● **TASK DETAILS**
Go through the data from its first line and retype each line, stopping once the line containing "common name: kea" has been retyped.

● **DATA**
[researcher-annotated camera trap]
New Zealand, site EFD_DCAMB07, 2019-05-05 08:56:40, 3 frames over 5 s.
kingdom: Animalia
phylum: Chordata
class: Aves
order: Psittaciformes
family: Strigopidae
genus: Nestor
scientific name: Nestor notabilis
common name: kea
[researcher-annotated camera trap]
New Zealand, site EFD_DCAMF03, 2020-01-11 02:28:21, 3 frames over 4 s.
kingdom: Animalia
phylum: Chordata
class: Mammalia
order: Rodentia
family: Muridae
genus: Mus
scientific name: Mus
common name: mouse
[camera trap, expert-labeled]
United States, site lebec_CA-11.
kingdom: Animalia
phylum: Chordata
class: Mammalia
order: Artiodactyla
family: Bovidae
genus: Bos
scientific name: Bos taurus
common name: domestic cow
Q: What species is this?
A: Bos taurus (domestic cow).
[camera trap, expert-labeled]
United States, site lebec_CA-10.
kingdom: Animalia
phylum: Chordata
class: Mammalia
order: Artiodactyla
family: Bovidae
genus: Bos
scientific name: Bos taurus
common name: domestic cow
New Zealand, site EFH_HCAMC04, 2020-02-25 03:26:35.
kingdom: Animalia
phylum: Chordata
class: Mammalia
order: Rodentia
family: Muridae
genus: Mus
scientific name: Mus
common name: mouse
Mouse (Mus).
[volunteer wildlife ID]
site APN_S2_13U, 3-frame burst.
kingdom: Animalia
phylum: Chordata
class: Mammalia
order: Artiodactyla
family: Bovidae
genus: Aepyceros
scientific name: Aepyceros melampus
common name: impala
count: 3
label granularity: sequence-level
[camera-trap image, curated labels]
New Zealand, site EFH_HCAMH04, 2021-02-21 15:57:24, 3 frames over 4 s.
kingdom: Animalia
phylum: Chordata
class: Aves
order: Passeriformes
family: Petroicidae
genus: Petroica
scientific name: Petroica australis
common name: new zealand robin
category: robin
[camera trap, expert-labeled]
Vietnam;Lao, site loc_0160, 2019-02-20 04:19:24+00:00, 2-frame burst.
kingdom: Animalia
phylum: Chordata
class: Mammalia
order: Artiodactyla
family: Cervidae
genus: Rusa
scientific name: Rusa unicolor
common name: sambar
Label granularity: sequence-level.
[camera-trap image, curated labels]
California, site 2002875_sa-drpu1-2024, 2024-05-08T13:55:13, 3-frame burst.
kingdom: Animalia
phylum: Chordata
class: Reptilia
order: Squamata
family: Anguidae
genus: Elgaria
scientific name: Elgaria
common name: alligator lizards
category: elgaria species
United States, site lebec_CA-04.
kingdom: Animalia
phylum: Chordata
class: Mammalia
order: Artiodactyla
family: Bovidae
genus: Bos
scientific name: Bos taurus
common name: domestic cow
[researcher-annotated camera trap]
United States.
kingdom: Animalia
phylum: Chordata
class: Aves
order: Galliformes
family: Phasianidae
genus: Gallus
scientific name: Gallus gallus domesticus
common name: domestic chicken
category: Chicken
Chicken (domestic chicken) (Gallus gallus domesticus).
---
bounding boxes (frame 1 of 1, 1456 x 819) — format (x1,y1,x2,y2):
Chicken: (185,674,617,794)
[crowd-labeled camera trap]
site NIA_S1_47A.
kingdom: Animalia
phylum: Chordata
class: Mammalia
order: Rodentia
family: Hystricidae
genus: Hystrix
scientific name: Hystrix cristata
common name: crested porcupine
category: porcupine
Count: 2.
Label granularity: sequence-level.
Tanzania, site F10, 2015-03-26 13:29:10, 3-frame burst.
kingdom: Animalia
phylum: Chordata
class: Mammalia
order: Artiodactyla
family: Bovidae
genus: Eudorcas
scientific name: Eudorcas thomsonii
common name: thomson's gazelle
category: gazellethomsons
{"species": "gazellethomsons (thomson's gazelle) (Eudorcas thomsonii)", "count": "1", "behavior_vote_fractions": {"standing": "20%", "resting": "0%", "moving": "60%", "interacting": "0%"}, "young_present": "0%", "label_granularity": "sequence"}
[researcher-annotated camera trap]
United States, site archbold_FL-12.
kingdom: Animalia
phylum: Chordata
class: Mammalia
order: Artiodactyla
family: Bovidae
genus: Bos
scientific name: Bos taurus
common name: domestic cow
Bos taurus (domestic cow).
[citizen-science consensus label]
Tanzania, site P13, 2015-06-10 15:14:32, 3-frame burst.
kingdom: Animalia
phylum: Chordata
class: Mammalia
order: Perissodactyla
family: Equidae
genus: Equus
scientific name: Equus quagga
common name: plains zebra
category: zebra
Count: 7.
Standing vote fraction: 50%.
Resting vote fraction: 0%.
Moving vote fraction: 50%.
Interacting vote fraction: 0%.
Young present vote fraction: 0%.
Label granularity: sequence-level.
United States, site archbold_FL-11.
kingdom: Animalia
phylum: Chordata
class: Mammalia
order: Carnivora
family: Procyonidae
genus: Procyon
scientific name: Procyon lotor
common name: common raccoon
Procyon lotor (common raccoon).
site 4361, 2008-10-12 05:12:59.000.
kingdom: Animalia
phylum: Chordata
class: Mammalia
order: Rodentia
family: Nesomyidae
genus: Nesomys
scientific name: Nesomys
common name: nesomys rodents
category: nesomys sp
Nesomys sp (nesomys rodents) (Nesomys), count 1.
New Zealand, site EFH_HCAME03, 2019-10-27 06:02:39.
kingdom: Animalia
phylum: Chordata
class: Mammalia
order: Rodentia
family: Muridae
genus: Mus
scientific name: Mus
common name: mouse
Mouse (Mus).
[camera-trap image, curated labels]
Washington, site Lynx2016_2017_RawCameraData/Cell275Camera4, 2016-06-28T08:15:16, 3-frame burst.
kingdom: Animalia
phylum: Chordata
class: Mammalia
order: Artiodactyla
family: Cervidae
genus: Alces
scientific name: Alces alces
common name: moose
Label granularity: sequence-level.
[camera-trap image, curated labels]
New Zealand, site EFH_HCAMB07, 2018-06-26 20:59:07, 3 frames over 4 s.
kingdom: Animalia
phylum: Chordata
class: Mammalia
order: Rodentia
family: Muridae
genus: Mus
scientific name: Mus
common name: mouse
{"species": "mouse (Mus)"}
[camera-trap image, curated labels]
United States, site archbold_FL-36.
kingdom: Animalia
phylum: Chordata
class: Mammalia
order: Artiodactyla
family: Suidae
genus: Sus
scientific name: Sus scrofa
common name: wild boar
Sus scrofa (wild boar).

● **THE COMPLETED TASK**
[researcher-annotated camera trap]
New Zealand, site EFD_DCAMB07, 2019-05-05 08:56:40, 3 frames over 5 s.
kingdom: Animalia
phylum: Chordata
class: Aves
order: Psittaciformes
family: Strigopidae
genus: Nestor
scientific name: Nestor notabilis
common name: kea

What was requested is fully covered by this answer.